— Start Text passage —
EU pressure

Ex-Labour MEP joins call for closer ties to Europe

Sir Keir Starmer iin Edinburgh
Sir Keir Starmer is facing calls to change EU policy (pic: Terry Murden)

Labour is coming under further pressure to change its EU policy after claims that it cannot meet its growth targets without further alignment on key trading rules and the movement of people.

Leader Sir Keir Starmer and the Shadow Chancellor, Rachel Reeves – who is visiting a wind farm in Scotland on Monday – are being urged to spell out how they plan to deliver on their manifesto pledge of securing the highest sustained economic growth of any G7 country.

This would be within tight fiscal rules, and while post-Brexit barriers to trade remain in place between the UK and EU.

The Office for Budget Responsibility says UK GDP will be around 4% lower every year than it would have been had the country remained inside the EU.

At the weekend, Sir Keir insisted  “We are not rejoining the EU, we are not rejoining the single market or the customs union.”

However, he said he still believed he could “get a better deal with the EU, and if we are elected to government that is what we will endeavour to do”.
— End Text passage —
- [Problems to solve]:
**a.** According to the article on EU pressure, how much lower does the Office for Budget Responsibility say UK GDP will be each year?
**b.** Update the part of the article on EU pressure that opens with the words containing "Sir Keir Starmer iin" and closes with "movement of people.", putting "economic targets" in place of "growth targets".
— Start Stored records —
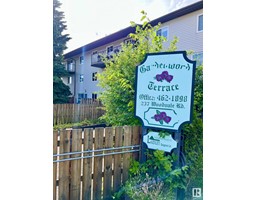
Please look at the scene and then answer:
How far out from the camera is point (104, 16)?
3.75 feet

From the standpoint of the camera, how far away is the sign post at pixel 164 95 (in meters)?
1.29

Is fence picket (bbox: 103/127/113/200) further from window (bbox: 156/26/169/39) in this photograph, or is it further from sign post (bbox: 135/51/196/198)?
window (bbox: 156/26/169/39)

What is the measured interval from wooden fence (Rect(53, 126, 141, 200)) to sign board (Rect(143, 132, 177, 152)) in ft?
0.31

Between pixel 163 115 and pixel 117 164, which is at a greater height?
pixel 163 115

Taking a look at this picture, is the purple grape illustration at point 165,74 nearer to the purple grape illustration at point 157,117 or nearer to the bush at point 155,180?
the purple grape illustration at point 157,117

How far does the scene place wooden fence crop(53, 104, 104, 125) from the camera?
108cm

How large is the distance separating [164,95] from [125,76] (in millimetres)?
422

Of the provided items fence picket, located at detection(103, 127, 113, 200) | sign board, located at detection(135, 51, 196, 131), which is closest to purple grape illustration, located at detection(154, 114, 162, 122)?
sign board, located at detection(135, 51, 196, 131)

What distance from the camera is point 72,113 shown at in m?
1.21

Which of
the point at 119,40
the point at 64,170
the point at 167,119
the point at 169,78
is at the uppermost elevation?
the point at 119,40

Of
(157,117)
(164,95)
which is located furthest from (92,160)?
(164,95)

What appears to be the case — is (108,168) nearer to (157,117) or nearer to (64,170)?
(64,170)
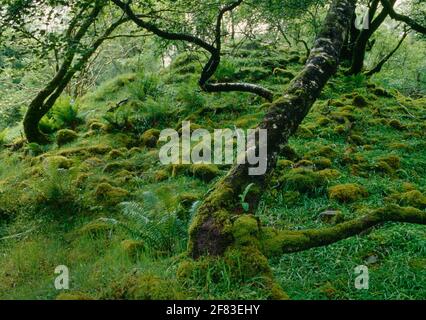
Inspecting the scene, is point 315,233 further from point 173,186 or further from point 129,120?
point 129,120

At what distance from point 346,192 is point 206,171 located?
2248mm

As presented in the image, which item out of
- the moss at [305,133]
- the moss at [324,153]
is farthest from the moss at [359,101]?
the moss at [324,153]

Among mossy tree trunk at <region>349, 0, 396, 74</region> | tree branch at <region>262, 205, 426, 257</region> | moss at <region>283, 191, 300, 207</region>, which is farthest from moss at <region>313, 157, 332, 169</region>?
mossy tree trunk at <region>349, 0, 396, 74</region>

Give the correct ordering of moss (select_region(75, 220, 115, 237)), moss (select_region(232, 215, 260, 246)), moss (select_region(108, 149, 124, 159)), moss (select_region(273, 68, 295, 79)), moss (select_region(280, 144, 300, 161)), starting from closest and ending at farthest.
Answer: moss (select_region(232, 215, 260, 246))
moss (select_region(75, 220, 115, 237))
moss (select_region(280, 144, 300, 161))
moss (select_region(108, 149, 124, 159))
moss (select_region(273, 68, 295, 79))

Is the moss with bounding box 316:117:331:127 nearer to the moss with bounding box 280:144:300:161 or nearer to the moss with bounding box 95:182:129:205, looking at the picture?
the moss with bounding box 280:144:300:161

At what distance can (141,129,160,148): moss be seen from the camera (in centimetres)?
888

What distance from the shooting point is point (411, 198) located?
522 cm

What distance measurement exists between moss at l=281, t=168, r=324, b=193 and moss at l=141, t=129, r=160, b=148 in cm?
357

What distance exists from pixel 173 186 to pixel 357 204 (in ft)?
9.04

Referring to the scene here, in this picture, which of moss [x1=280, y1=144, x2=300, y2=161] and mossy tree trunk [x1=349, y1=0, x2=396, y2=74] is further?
mossy tree trunk [x1=349, y1=0, x2=396, y2=74]

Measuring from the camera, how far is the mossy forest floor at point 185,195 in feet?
11.8

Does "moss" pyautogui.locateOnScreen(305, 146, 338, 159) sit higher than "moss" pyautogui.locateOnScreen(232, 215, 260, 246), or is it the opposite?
"moss" pyautogui.locateOnScreen(305, 146, 338, 159)

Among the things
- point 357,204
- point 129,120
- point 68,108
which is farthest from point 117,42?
point 357,204

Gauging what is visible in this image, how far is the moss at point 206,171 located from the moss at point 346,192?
1887 millimetres
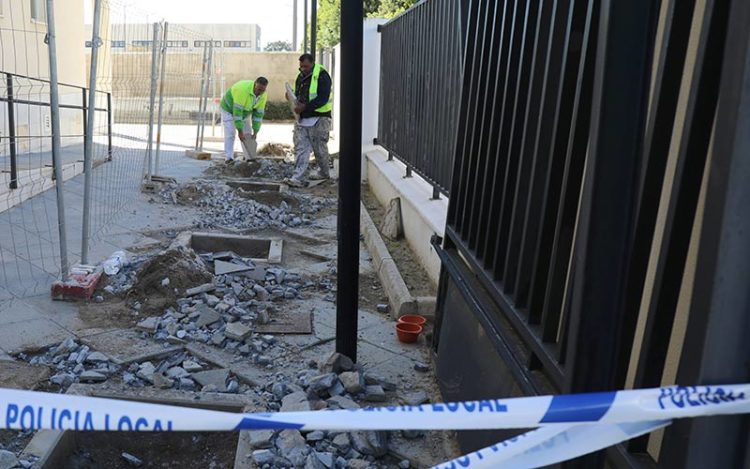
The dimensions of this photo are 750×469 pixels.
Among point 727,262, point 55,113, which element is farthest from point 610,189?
point 55,113

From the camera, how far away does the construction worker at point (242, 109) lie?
46.1ft

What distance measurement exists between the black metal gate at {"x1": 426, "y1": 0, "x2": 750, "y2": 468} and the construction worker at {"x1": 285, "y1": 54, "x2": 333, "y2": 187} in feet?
29.3

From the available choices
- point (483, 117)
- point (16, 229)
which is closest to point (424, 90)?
point (483, 117)

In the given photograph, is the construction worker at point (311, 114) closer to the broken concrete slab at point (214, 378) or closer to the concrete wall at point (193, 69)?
the concrete wall at point (193, 69)

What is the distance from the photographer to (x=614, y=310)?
3.98ft

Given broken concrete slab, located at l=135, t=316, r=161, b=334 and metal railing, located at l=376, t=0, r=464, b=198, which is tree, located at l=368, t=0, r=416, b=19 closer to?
metal railing, located at l=376, t=0, r=464, b=198

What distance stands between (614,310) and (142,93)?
12.5 m

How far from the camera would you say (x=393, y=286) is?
5715 mm

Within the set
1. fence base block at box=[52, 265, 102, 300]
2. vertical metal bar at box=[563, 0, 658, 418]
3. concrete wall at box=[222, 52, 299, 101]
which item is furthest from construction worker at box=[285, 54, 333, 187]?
concrete wall at box=[222, 52, 299, 101]

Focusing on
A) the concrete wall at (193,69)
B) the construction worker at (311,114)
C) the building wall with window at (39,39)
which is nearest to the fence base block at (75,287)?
the concrete wall at (193,69)

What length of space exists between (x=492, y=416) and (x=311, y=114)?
38.1 feet

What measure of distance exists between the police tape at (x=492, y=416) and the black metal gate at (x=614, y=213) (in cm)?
5

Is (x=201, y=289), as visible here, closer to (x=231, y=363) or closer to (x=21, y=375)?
(x=231, y=363)

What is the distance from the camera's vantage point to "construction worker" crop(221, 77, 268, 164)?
553 inches
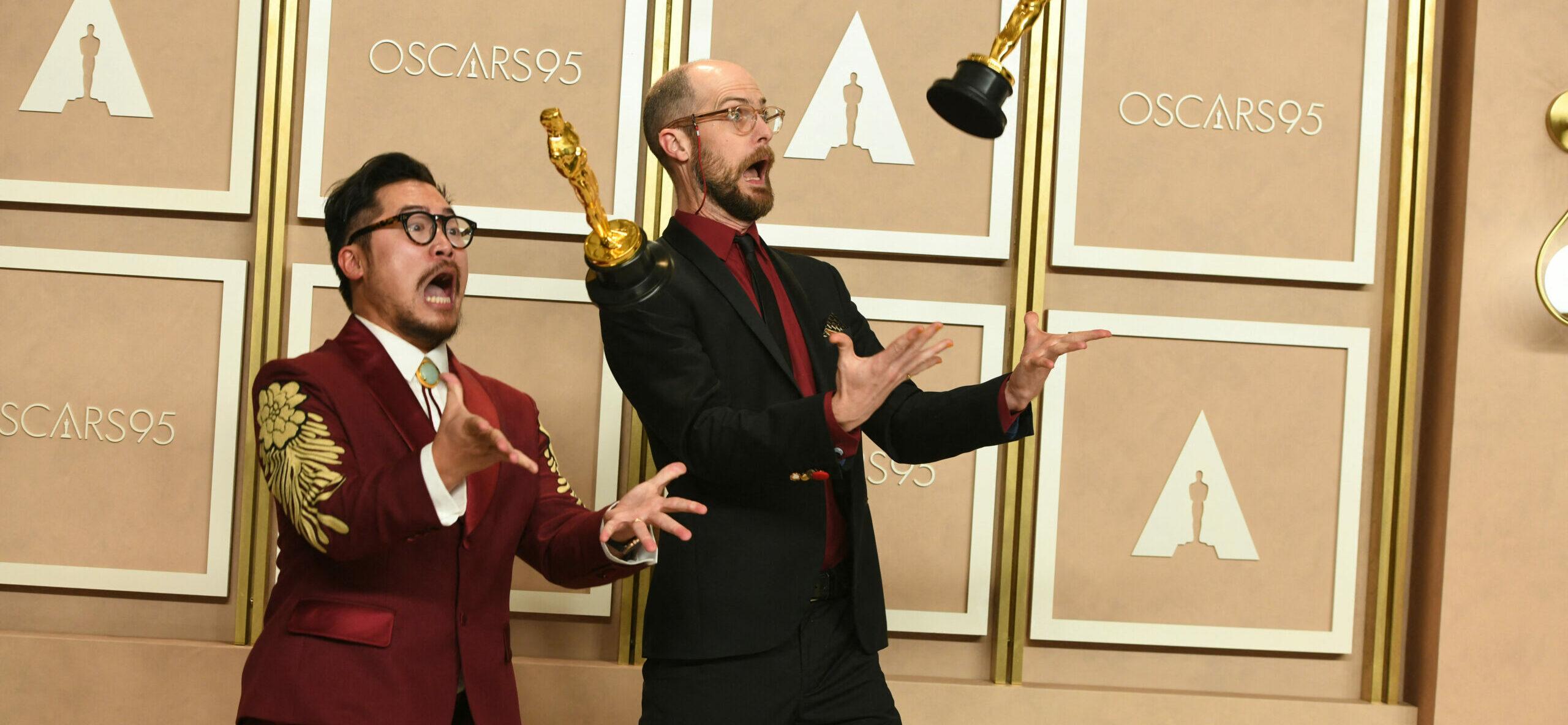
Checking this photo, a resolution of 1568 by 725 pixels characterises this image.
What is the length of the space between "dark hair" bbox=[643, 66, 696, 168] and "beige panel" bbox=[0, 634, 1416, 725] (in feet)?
4.60

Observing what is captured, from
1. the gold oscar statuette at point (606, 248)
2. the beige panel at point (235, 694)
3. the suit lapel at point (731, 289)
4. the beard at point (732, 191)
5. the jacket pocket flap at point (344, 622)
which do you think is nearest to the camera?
the gold oscar statuette at point (606, 248)

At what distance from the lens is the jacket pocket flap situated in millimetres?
1950

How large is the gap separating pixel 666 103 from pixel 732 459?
760mm

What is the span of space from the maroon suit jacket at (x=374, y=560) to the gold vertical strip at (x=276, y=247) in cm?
111

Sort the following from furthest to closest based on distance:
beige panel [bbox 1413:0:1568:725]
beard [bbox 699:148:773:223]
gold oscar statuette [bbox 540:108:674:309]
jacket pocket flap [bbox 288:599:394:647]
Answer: beige panel [bbox 1413:0:1568:725]
beard [bbox 699:148:773:223]
jacket pocket flap [bbox 288:599:394:647]
gold oscar statuette [bbox 540:108:674:309]

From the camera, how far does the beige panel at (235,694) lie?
3.06 m

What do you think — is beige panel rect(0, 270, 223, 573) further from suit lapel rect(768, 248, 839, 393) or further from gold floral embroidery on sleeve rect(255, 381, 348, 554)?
suit lapel rect(768, 248, 839, 393)

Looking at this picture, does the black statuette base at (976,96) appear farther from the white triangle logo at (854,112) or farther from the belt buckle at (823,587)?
the white triangle logo at (854,112)

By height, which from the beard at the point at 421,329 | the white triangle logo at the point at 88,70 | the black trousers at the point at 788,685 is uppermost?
the white triangle logo at the point at 88,70

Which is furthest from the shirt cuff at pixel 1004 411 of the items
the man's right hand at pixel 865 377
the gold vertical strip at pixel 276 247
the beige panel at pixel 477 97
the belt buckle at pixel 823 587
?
the gold vertical strip at pixel 276 247

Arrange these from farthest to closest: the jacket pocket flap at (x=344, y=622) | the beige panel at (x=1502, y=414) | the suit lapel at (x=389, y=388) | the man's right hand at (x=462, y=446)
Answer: the beige panel at (x=1502, y=414) → the suit lapel at (x=389, y=388) → the jacket pocket flap at (x=344, y=622) → the man's right hand at (x=462, y=446)

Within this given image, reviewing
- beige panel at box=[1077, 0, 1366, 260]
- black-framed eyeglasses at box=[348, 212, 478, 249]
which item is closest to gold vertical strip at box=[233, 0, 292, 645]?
black-framed eyeglasses at box=[348, 212, 478, 249]

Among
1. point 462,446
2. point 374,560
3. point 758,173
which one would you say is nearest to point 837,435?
point 462,446

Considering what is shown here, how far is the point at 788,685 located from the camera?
2.10 m
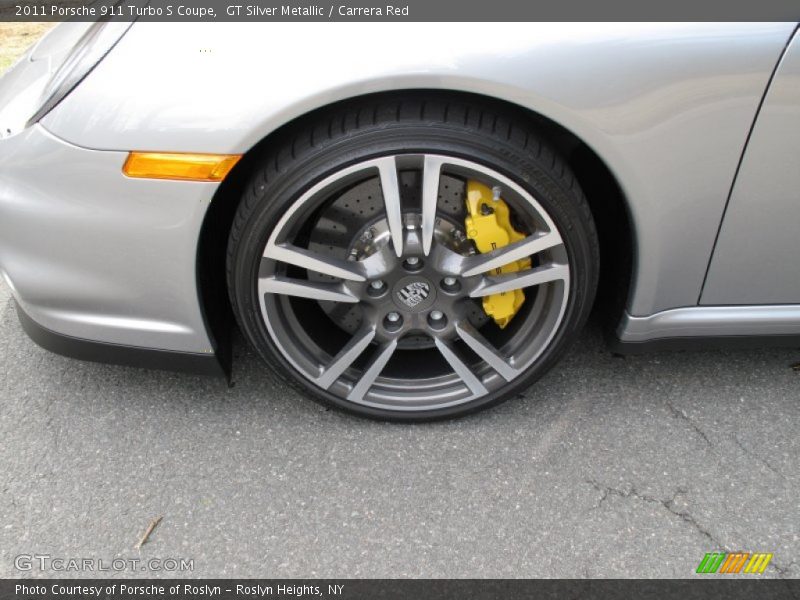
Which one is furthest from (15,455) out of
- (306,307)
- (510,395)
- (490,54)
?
— End Stored records —
- [Solved problems]:
**a.** Around 4% lower every year than it would have been had the UK remained inside the EU.

**b.**
Sir Keir Starmer iin Edinburgh
Sir Keir Starmer is facing calls to change EU policy (pic: Terry Murden)

Labour is coming under further pressure to change its EU policy after claims that it cannot meet its economic targets without further alignment on key trading rules and the movement of people.